Begin Records

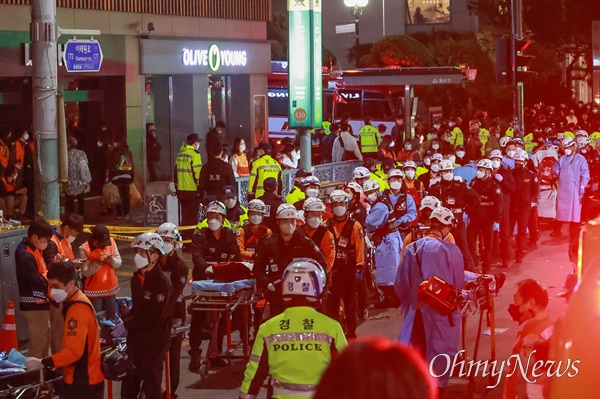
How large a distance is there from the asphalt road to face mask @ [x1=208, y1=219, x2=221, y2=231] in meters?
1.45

End Records
Begin Records

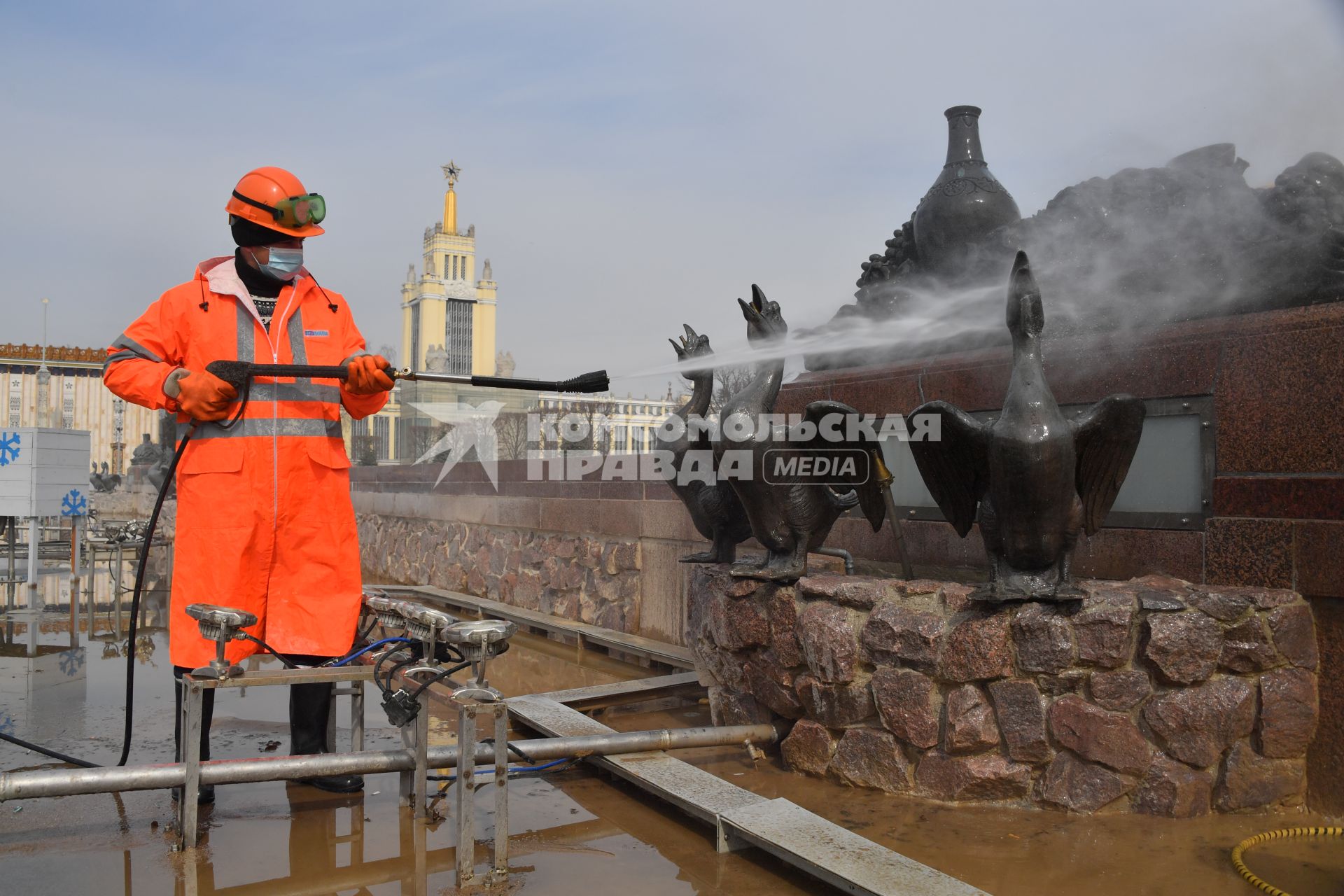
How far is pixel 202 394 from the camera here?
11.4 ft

End Records
Begin Records

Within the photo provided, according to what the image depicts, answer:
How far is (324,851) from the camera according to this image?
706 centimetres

End Records

Given exercise:
Print the lines starting at the one containing "Within the photo" and ending at the one containing "706 centimetres", both included, with each character unchanged.

Right answer:
Within the photo provided, according to what the image depicts, answer:
How far is (324,851) from the camera according to this image?
706 centimetres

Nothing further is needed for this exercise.